L’ouverture des données, y compris celles en temps réel, se fera en deux temps : un an après l’entrée en vigueur de la LOM pour les données des réseaux de transport des métropoles, deux ans pour les autres parties du réseau.
L’Arafer voit ses compétences élargies pour contrôler ces données, régler des différends et sanctionner le manque d’accès aux données. Un rôle dont se serait bien passer le régulateur économique du secteur.

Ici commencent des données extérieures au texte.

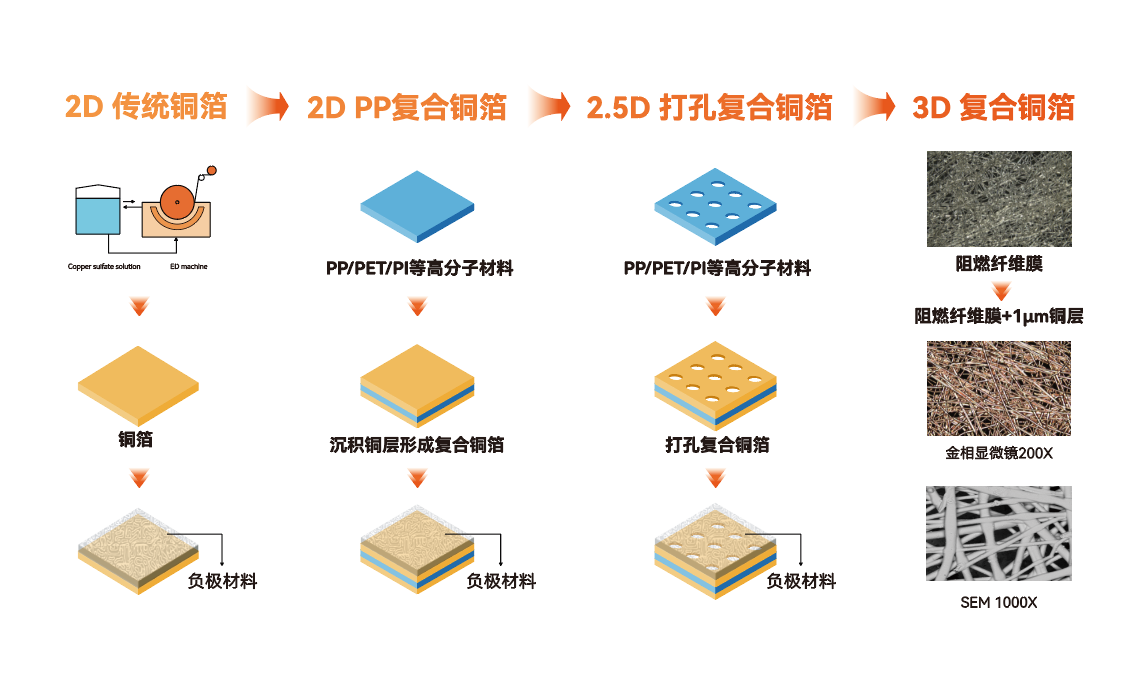 2D 传统铜箔

2D PP复合铜箔

2.5D 打孔复合铜箔

3D 复合铜箔

Copper sulfate solution

ED machine

铜箔

负极材料

PP/PET/PI等高分子材料

沉积铜层形成复合铜箔

负极材料

PP/PET/PI等高分子材料

打孔复合铜箔

负极材料

阻燃纤维膜

阻燃纤维膜+1μm铜层

金相显微镜200X

SEM 1000X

De leur côté, les AO sont chargées de veiller à l’existence de services d’information multimodale (SIM) , plateformes mutualisant toutes les offres de déplacements à l’échelle de leur territoire pour une meilleure information voyageurs. 14 zones à faibles émissions

Les AO pourront financer des services de mobilité à caractère social, verser des aides à la mobilité, réserver des voies à certains usages (autopartage, covoiturage) selon des modalités qui seront définies par décret. Et les métropoles pourront financer des services ferroviaires régionaux
Enfin, pour répondre en partie à la procédure d’infraction lancée en mai 2018 par la Commission européenne contre la France pour dépassement des limites de pollution de l’air, la LOM prévoit la création de 14 zones à faibles émissions (ex- zones à circulation restreinte) d’ici à 2021. Il en existe 3 aujourd’hui : Paris, Grenoble, Lyon qui ont instauré la vignette Crit’Air.

Au vue du calendrier législatif chargé, la LOM ne devrait pas examinée avant fin 2018, mais certaines conséquences financiè res de la LOM seront inscrites dans le projet de loi de finances 2019.